#### TEXT:
◇ ◇ ◇ ◇
Thursday, 8 September 2016

Interview on 4S Backchannels blog: "Rethinking value in bio-economy"

Here's an interview I've just done with Aleka Gurel for the 4S Backchannels blog.
"Rethinking Value in the Bio-economy with Kean Birch: New Research in ST&HV

Aleka Gurel

21 August, 2016

In this series of Backchannels posts, we’ll be highlighting new research in the 4S journals, ST&HV and ESTS. Here, Backchannels interviews Kean Birch, author of the recent ST&HV paper, "Rethinking 'Value' in the Bio-Economy: Finance, Assetization and the Management of Value." He is an associate professor in the Business and Society program at York University, Canada and a member of the Science and Technology Studies Graduate Program. His recent books include: We Have Never Been Neoliberal (2015, Zer0 Books); The Handbook of Neoliberalism (2016, Routledge – co-edited with Simon Springer and Julie MacLeavy); Innovation, Regional Development and the Life Sciences: Beyond Clusters (2016, Routledge); and Business and Society: A Critical Introduction (2016, Zed Books – with Mark Peacock, Richard Wellen, Caroline Hossein, Sonya Scott and Alberto Salazar).

Backchannels: What brought you to this research topic?

Kean Birch: There were two starting points for this paper. First, I’ve been writing about the bio-economy for a few years now, and have been trying to think through (and beyond) how other STS scholars understand and frame value. In doing this, I realized I disagreed with many of their approaches for a number of reasons, which I then wrote about with David Tyfield for Science, Technology and Human Values in 2013. For example, I find the notion that value is inherent or immanent within biological material itself (e.g. blood, tissue, cells, body parts, etc.) problematic, and – although this is speculation more than anything else – think it probably results from an analytical dependence on Marxist ideas about commodification, labour, use and exchange value, etc. It fetishizes the biological at the expense of the ‘political-economic’, meaning that it is all too easy to miss some key elements in the overall story."
◇ ◇ ◇ ◇
#### REQUIRED ACTION:
From the interview text, print the passage between "21 August, 2016" and "and Alberto Salazar).", inclusive. The items that come next have no connection to the interview text.

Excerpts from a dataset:
◇ ◇ ◇ ◇
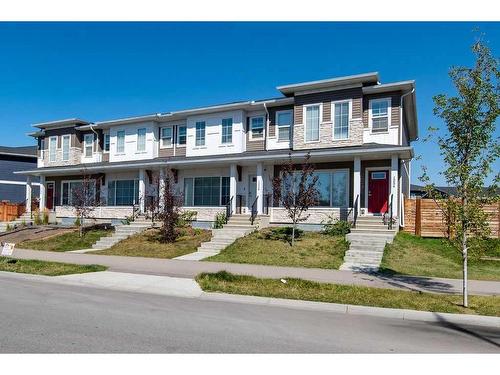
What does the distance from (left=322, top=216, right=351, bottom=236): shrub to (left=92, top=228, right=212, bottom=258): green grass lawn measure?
561cm

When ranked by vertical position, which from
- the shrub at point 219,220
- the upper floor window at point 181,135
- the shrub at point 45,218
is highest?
the upper floor window at point 181,135

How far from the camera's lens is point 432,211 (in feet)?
66.7

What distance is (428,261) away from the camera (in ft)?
51.8

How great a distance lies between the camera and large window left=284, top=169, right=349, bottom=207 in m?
21.9

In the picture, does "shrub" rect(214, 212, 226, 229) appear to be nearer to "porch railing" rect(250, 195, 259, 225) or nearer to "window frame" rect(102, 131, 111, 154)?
"porch railing" rect(250, 195, 259, 225)

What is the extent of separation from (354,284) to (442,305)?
8.79ft

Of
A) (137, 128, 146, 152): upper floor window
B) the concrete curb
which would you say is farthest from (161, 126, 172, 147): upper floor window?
the concrete curb

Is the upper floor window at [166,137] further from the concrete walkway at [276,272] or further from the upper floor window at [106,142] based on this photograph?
the concrete walkway at [276,272]

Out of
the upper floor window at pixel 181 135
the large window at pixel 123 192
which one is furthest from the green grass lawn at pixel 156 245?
the upper floor window at pixel 181 135

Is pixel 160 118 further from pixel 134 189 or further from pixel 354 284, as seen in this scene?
pixel 354 284

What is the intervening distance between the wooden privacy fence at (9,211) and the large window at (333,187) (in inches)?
871

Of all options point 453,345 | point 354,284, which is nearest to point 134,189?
point 354,284

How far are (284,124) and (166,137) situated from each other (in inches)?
334

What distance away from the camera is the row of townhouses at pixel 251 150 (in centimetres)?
2097
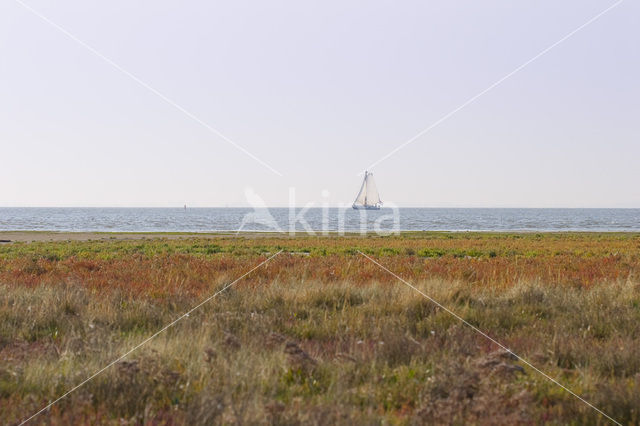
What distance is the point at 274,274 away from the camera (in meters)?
13.7

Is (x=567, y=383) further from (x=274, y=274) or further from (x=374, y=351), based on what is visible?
(x=274, y=274)

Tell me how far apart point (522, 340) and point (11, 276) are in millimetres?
12660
◇ ◇ ◇ ◇
#### EXERCISE RESPONSE:
21 August, 2016

In this series of Backchannels posts, we’ll be highlighting new research in the 4S journals, ST&HV and ESTS. Here, Backchannels interviews Kean Birch, author of the recent ST&HV paper, "Rethinking 'Value' in the Bio-Economy: Finance, Assetization and the Management of Value." He is an associate professor in the Business and Society program at York University, Canada and a member of the Science and Technology Studies Graduate Program. His recent books include: We Have Never Been Neoliberal (2015, Zer0 Books); The Handbook of Neoliberalism (2016, Routledge – co-edited with Simon Springer and Julie MacLeavy); Innovation, Regional Development and the Life Sciences: Beyond Clusters (2016, Routledge); and Business and Society: A Critical Introduction (2016, Zed Books – with Mark Peacock, Richard Wellen, Caroline Hossein, Sonya Scott and Alberto Salazar).